Historic district in Iowa, United States

The Hampton Double Square Historic District is a historic district located in Hampton, Iowa, United States. It has been listed on the National Register of Historic Places since 2003. At the time of its nomination it contained 43 resources, which included 28 contributing buildings, two contributing sites, 10 non-contributing buildings, one non-contributing site, one non-contributing structures, and one non-contributing object. The town of Hampton was laid out by H. P. Allen, who was the county surveyor, in June 1856. The original plat was eight blocks by eight blocks in the shape of an "L". Near the center of the "L" was the two-block, or double, square. While many county seats in Iowa have a courthouse square, the double square is a rarity. Four double squares were platted in Iowa, but only those in Hampton and Sidney survived their early period of development. Estherville's square was platted as a four-block square, but its development created a double square instead. Hampton has the only symmetrical double square plan in the state. The double square exemplifies the two primary functions of a public square, both commercial and public development.

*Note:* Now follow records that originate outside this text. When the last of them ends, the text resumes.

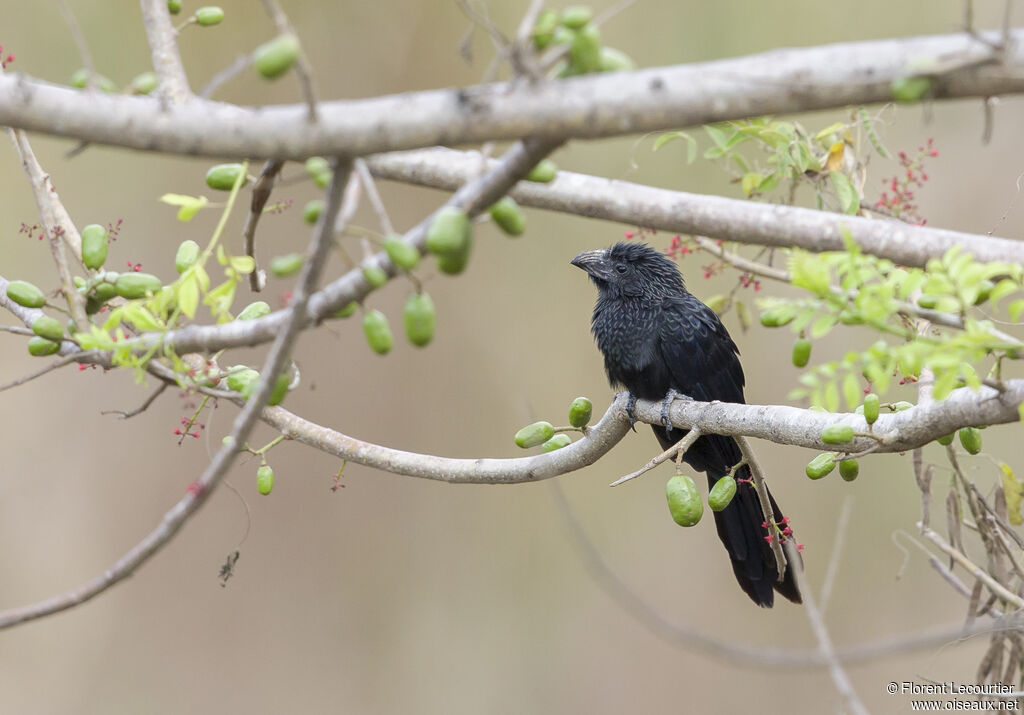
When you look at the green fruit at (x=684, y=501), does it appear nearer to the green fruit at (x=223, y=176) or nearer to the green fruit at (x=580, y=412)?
the green fruit at (x=580, y=412)

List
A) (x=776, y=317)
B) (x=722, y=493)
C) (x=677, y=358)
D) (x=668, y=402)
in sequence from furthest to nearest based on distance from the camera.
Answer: (x=677, y=358) → (x=668, y=402) → (x=722, y=493) → (x=776, y=317)

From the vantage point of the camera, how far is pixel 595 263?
301cm

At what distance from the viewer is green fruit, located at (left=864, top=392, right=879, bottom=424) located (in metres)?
1.49

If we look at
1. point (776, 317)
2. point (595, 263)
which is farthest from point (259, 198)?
point (595, 263)

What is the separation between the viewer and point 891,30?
4.32 m

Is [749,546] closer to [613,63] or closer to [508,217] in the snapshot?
[508,217]

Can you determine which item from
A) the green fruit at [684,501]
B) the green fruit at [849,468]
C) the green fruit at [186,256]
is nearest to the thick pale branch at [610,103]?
the green fruit at [186,256]

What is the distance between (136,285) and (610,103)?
0.86m

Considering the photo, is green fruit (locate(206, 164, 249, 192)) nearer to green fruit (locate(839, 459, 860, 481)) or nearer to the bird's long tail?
green fruit (locate(839, 459, 860, 481))

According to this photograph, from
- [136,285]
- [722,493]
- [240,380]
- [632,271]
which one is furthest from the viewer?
[632,271]

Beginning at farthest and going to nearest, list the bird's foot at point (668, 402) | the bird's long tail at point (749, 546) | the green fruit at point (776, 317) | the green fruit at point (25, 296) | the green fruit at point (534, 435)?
1. the bird's long tail at point (749, 546)
2. the bird's foot at point (668, 402)
3. the green fruit at point (534, 435)
4. the green fruit at point (25, 296)
5. the green fruit at point (776, 317)

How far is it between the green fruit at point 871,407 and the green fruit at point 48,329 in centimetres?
131

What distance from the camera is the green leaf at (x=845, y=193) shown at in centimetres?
203

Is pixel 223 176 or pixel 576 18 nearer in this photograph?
pixel 576 18
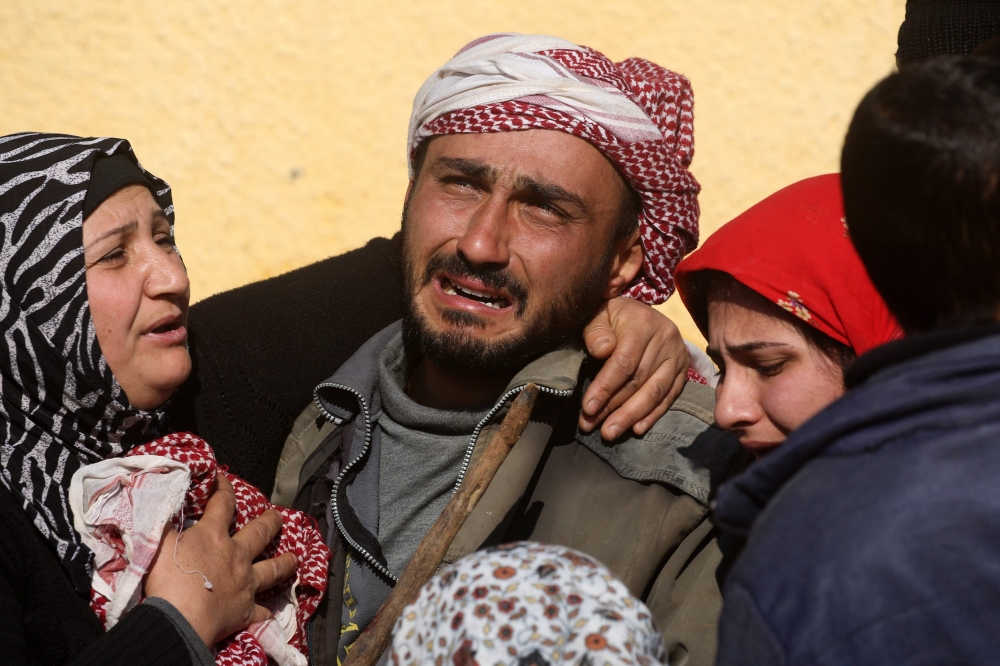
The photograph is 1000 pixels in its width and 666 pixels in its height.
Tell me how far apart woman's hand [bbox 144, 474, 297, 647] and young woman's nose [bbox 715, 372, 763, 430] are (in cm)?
124

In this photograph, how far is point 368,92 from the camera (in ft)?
23.9

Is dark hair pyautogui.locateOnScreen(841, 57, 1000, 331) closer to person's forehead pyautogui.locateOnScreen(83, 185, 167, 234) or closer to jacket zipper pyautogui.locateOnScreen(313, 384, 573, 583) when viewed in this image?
jacket zipper pyautogui.locateOnScreen(313, 384, 573, 583)

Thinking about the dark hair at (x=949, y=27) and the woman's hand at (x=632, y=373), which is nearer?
the woman's hand at (x=632, y=373)

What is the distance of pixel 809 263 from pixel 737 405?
364 millimetres

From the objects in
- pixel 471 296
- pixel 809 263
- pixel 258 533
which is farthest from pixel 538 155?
pixel 258 533

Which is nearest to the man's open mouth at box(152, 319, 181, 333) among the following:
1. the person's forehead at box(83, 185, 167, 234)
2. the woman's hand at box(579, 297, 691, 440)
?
the person's forehead at box(83, 185, 167, 234)

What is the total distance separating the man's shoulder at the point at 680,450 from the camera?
221 centimetres

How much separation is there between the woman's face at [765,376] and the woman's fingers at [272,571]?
4.02 feet

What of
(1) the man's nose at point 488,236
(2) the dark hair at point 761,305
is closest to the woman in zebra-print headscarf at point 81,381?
(1) the man's nose at point 488,236

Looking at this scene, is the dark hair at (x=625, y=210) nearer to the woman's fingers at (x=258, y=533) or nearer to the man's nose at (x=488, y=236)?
the man's nose at (x=488, y=236)

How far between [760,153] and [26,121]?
6222 mm

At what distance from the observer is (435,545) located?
5.95 feet

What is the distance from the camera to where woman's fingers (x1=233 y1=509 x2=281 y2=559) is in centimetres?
223

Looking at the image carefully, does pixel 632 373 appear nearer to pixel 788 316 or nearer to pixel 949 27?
pixel 788 316
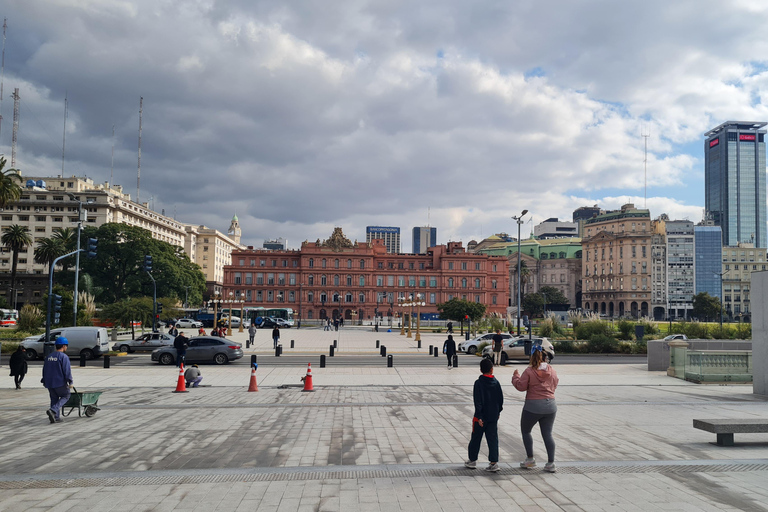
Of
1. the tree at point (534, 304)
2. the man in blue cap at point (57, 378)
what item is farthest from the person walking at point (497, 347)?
the tree at point (534, 304)

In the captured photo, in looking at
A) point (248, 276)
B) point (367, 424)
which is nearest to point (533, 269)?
point (248, 276)

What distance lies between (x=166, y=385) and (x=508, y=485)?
1432cm

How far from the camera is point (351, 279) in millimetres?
110062

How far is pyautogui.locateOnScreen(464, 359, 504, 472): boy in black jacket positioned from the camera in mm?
7957

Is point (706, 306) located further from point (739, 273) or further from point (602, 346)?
point (602, 346)

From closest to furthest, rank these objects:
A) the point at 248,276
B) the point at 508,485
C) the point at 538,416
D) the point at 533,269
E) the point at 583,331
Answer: the point at 508,485
the point at 538,416
the point at 583,331
the point at 248,276
the point at 533,269

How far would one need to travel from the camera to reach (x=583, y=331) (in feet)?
131

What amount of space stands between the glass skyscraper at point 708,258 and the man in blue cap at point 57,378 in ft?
558

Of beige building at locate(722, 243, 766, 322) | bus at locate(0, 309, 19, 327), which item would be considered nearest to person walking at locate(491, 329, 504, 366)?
bus at locate(0, 309, 19, 327)

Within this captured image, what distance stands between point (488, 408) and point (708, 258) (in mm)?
171458

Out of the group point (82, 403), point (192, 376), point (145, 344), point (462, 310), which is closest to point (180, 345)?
point (192, 376)

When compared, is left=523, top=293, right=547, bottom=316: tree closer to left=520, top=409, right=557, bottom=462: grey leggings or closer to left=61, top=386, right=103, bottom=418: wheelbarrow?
left=61, top=386, right=103, bottom=418: wheelbarrow

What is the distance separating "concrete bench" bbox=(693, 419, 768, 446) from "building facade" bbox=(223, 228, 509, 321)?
313ft

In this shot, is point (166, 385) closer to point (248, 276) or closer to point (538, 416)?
point (538, 416)
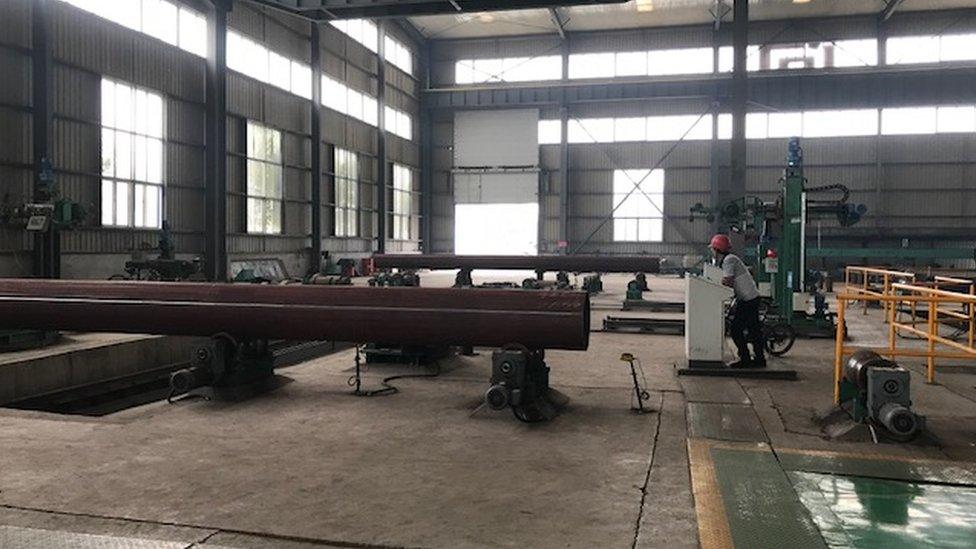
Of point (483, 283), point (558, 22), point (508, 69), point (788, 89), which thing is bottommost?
point (483, 283)

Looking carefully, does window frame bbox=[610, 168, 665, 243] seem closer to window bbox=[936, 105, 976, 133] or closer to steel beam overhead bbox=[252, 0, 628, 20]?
window bbox=[936, 105, 976, 133]

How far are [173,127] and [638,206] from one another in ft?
69.0

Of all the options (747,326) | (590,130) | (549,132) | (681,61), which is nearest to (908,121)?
(681,61)

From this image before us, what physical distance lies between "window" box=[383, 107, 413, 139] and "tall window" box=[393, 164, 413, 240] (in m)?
1.60

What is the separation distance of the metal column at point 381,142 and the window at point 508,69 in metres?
5.70

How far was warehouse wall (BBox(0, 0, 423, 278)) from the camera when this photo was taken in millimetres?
14602

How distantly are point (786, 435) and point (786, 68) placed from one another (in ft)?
90.4

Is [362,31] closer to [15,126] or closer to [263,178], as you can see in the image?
[263,178]

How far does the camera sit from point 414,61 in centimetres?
3494

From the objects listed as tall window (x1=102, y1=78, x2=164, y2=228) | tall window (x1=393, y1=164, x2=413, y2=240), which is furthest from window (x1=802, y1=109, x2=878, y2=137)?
tall window (x1=102, y1=78, x2=164, y2=228)

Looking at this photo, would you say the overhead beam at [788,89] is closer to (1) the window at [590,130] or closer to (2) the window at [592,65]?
(1) the window at [590,130]

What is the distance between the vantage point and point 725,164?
31703 mm

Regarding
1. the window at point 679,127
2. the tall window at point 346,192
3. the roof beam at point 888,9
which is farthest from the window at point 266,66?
the roof beam at point 888,9

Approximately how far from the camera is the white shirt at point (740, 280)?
8.31m
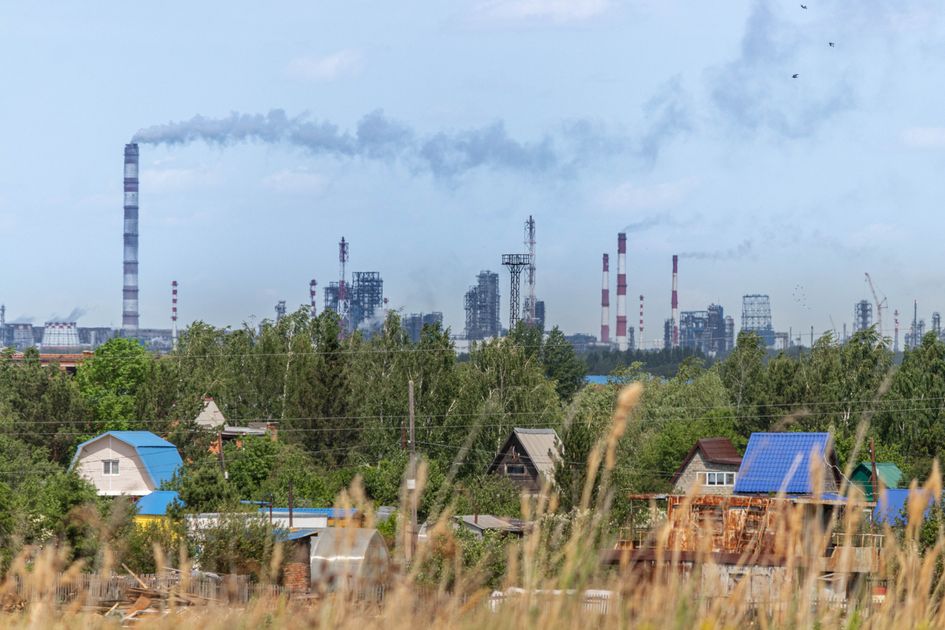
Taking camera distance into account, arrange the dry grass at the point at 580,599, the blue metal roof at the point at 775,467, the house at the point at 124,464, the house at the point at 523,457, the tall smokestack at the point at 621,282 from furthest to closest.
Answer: the tall smokestack at the point at 621,282
the house at the point at 124,464
the house at the point at 523,457
the blue metal roof at the point at 775,467
the dry grass at the point at 580,599

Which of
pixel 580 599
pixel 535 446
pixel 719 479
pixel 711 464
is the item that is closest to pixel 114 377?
pixel 535 446

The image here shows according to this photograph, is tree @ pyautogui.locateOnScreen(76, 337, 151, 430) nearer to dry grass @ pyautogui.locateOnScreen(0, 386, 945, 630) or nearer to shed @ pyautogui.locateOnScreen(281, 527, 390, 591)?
shed @ pyautogui.locateOnScreen(281, 527, 390, 591)

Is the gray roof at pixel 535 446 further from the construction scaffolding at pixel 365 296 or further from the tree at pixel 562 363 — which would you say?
the construction scaffolding at pixel 365 296

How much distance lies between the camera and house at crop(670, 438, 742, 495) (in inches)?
1565

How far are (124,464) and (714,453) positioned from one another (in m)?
19.2

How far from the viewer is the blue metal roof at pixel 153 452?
42.2 m

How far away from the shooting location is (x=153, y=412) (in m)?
48.1

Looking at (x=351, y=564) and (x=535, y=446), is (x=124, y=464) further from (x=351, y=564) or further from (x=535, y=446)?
(x=351, y=564)

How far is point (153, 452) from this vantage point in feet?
140

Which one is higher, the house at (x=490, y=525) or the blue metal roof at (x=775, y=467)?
the blue metal roof at (x=775, y=467)

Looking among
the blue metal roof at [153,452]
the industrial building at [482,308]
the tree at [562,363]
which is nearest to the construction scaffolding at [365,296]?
the industrial building at [482,308]

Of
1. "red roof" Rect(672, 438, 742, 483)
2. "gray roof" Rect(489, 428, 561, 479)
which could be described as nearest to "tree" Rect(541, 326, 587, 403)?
"gray roof" Rect(489, 428, 561, 479)

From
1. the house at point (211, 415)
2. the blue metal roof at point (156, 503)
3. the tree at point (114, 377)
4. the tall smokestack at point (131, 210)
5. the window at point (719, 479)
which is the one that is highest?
the tall smokestack at point (131, 210)

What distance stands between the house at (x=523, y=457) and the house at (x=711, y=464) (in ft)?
13.9
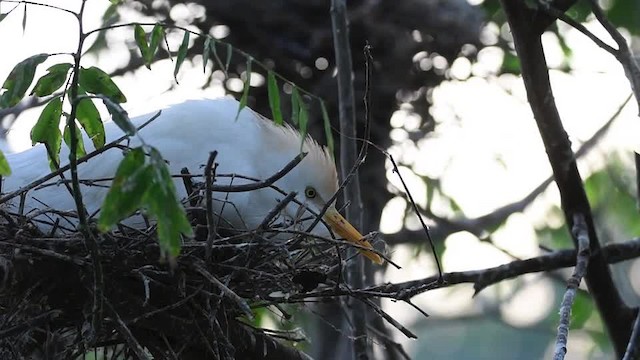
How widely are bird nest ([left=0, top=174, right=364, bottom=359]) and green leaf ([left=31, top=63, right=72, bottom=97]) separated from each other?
211 mm

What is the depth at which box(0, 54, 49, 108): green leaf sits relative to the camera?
3.34 ft

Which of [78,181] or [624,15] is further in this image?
[624,15]

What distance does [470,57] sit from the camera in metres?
2.60

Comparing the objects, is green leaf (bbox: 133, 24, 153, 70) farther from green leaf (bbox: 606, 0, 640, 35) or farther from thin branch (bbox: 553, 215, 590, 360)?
green leaf (bbox: 606, 0, 640, 35)

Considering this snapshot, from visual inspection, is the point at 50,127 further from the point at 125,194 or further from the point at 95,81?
the point at 125,194

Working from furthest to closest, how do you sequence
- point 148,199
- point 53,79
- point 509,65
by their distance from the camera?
point 509,65 < point 53,79 < point 148,199

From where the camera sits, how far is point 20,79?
1.02m

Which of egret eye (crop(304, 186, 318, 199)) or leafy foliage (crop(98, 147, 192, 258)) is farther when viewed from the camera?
egret eye (crop(304, 186, 318, 199))

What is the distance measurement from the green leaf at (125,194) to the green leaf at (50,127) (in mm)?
324

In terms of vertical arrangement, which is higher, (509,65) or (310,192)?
(509,65)

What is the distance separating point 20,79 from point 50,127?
3.0 inches

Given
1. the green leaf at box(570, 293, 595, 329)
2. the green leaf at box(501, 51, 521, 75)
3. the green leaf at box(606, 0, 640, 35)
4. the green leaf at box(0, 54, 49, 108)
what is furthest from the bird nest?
the green leaf at box(501, 51, 521, 75)

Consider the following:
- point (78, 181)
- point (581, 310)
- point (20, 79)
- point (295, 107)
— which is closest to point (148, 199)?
point (78, 181)

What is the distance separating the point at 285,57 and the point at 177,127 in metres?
0.85
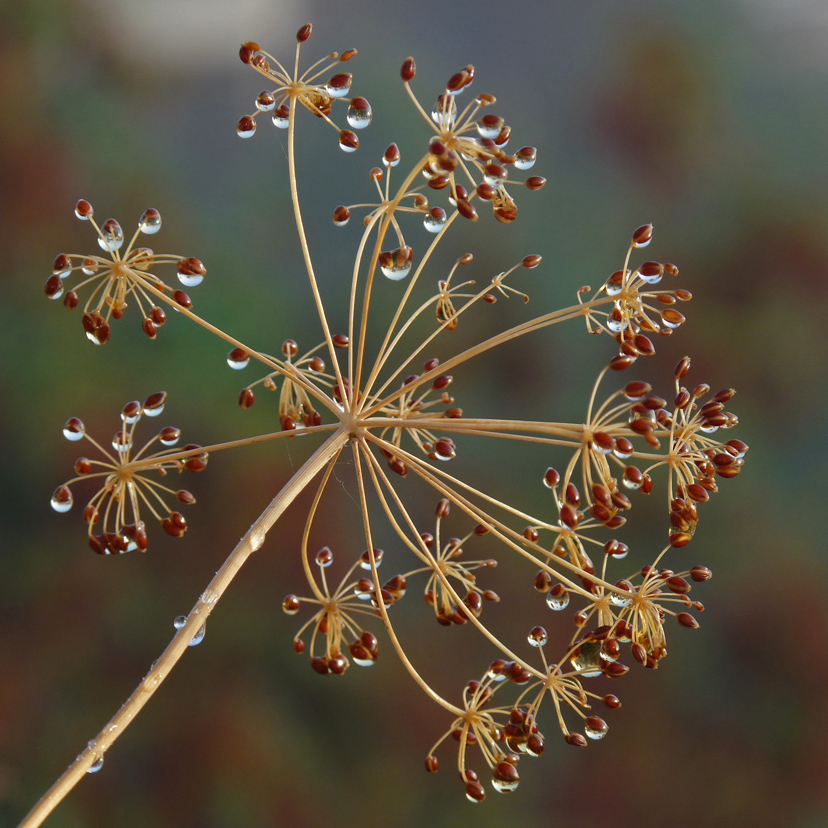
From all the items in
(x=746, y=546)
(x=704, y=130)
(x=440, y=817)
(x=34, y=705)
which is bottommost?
(x=34, y=705)

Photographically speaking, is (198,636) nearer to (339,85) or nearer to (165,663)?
(165,663)

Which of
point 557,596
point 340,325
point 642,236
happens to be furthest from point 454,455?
point 340,325

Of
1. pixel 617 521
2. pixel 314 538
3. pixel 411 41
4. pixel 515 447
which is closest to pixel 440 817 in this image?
pixel 314 538

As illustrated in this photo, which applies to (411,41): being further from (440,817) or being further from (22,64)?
(440,817)

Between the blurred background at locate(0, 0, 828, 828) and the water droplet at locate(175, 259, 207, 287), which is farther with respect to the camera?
the blurred background at locate(0, 0, 828, 828)

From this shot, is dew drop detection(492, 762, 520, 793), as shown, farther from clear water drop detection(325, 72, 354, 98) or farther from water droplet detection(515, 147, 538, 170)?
clear water drop detection(325, 72, 354, 98)

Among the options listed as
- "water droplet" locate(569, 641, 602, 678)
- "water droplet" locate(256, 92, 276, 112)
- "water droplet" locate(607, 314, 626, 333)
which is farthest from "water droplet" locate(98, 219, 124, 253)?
"water droplet" locate(569, 641, 602, 678)
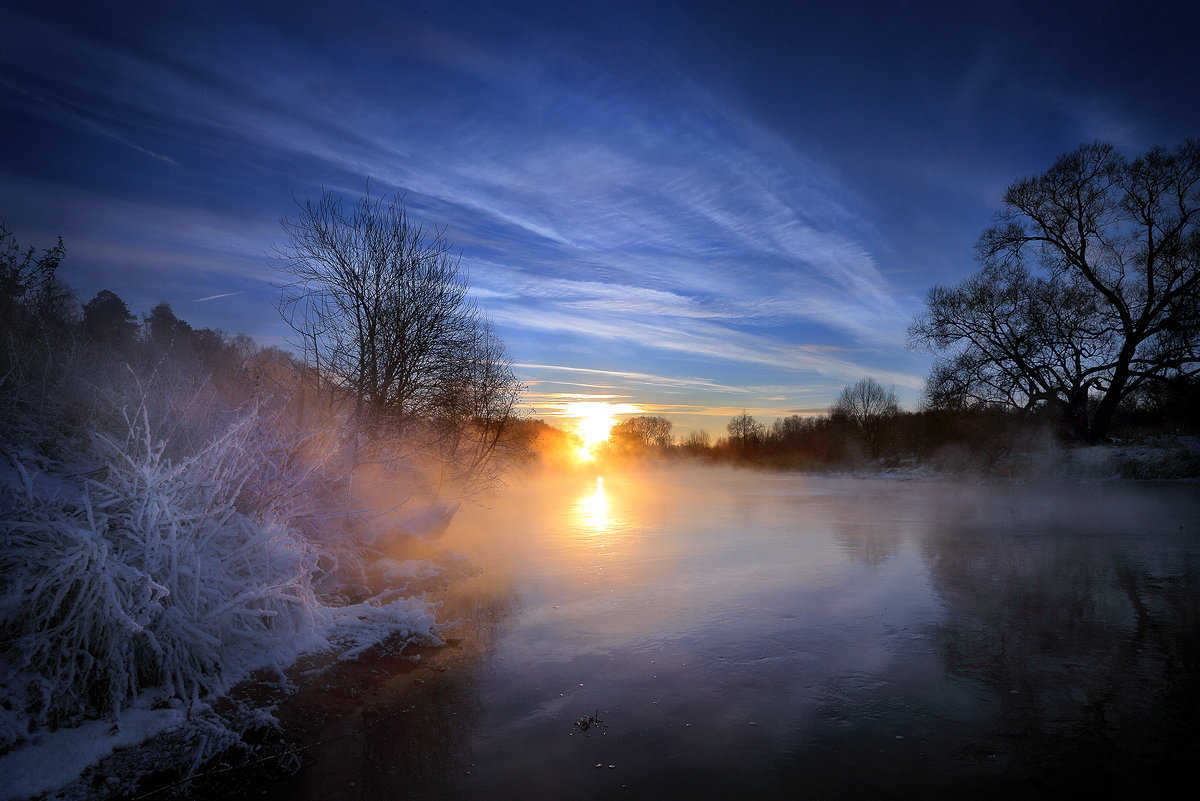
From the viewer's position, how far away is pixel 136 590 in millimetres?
4895

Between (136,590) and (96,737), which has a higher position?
(136,590)

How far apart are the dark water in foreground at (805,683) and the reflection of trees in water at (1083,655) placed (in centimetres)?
3

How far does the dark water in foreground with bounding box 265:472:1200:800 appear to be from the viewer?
4242 millimetres

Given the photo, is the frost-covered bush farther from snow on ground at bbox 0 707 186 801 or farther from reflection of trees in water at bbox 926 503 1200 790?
reflection of trees in water at bbox 926 503 1200 790

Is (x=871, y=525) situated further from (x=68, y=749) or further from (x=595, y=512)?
(x=68, y=749)

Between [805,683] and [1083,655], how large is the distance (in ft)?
10.3

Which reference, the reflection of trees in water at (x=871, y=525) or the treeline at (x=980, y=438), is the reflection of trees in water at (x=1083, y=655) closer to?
the reflection of trees in water at (x=871, y=525)

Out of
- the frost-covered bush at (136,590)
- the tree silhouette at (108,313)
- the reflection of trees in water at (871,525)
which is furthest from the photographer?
the tree silhouette at (108,313)

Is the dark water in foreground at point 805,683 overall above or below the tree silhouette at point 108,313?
below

The district's period of significance is from 1856, when it was of platted, to 1935 when the last public building was constructed. Building usage is largely commercial with a few public/government buildings, and the Congregational Church. The buildings are largely two stories tall and constructed of brick in the styles that were popular at the time. Many of the commercial blocks are Italianate in design. The Franklin County Sheriff's Residence and Jail (1880), the Franklin County G. A. R. Soldiers' Memorial Hall (1890; Edward Carl Keifer), and the Franklin County Courthouse (1891; T. D. Allen) are individually listed on the National Register of Historic Places.